• [Objectives]
(1) Summarize the string matching notes in three sentences.
(2) Continue the string matching notes from the point where they stop.

• [Text segment]
━━━━━━━━━━

3️⃣ Types of String Matching

Exact Matching → Pattern must match exactly
Approximate Matching → Allows mismatches

4️⃣ Naive String Matching Algorithm

🔹 Idea

Check the pattern at every possible position in the text.

🔹 Algorithm (Naive Approach)

NaiveStringMatch(T, P):
   n = length(T)
   m = length(P)

   for i = 0 to n-m:
       j = 0
       while j < m and T[i+j] == P[j]:
           j++

       if j == m:
           print "Pattern found at index", i

🔹 Example

Text:

T = "AABAACAADAABAABA"

Pattern:

P = "AABA"

Matches at indices:

0, 9, 12

🔹 Time Complexity

Case	Complexity
Best Case	O(n)
Worst Case	O(nm)

5️⃣ Efficient String Matching Algorithms

🔹 1. Knuth-Morris-Pratt (KMP) Algorithm

🔸 Idea

Avoid unnecessary comparisons
Use Longest Prefix Suffix (LPS) array

🔸 Steps

Preprocess pattern → build LPS array
Use LPS to skip comparisons

🔸 Time Complexity

[
O(n + m)
]

🔹 2. Rabin-Karp Algorithm

🔸 Idea

Use hashing to compare strings
Compare hash values instead of characters

🔸 Steps

Compute hash of pattern
Compute hash of text substrings
Compare hashes

🔸 Time Complexity

Average: O(n + m)
Worst: O(nm) (due to collisions)

🔹 3. Boyer-Moore Algorithm

🔸 Idea

Compare from right to left
Skip large portions using heuristics

🔸 Techniques

Bad character rule
Good suffix rule

🔸 Time Complexity

Best: O(n/m)

━━━━━━━━━━

• [Given data]
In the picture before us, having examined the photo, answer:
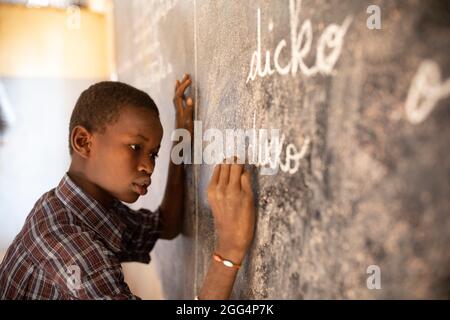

━━━━━━━━━━

• [Responses by task]
(1) String matching can be exact or approximate, and the naive algorithm checks the pattern at every possible position in the text, running in O(n) in the best case and O(nm) in the worst. Knuth-Morris-Pratt avoids unnecessary comparisons by preprocessing the pattern into a Longest Prefix Suffix array and runs in O(n + m). Rabin-Karp compares hash values instead of characters, averaging O(n + m) but reaching O(nm) in the worst case because of collisions, while Boyer-Moore compares from right to left and skips large portions using the bad character and good suffix rules, with a best case of O(n/m).

(2)
Worst: O(nm)

6️⃣ Comparison of String Matching Algorithms

Algorithm	Time Complexity	Technique
Naive	O(nm)	Brute Force
KMP	O(n + m)	Prefix function
Rabin-Karp	O(n + m) avg	Hashing
Boyer-Moore	O(n/m) best	Heuristics

7️⃣ Key Concepts

🔹 Prefix

Beginning part of string
Example: “AB” is prefix of “ABCD”

🔹 Suffix

Ending part of string
Example: “CD” is suffix of “ABCD”

8️⃣ Advantages of Efficient Algorithms

✔ Reduce redundant comparisons
✔ Faster searching
✔ Suitable for large texts

9️⃣ Limitations

✖ Complex implementation (KMP, BM)
✖ Hash collisions (Rabin-Karp)

🔚 Conclusion

String Matching is a fundamental problem in computer science, with multiple algorithms designed to improve efficiency over the naive approach.

Efficient algorithms like KMP and Rabin-Karp significantly reduce time complexity compared to brute force methods.

📌 Exam Tip

👉 Always include:

Problem definition
Naive algorithm
One efficient algorithm (KMP preferred)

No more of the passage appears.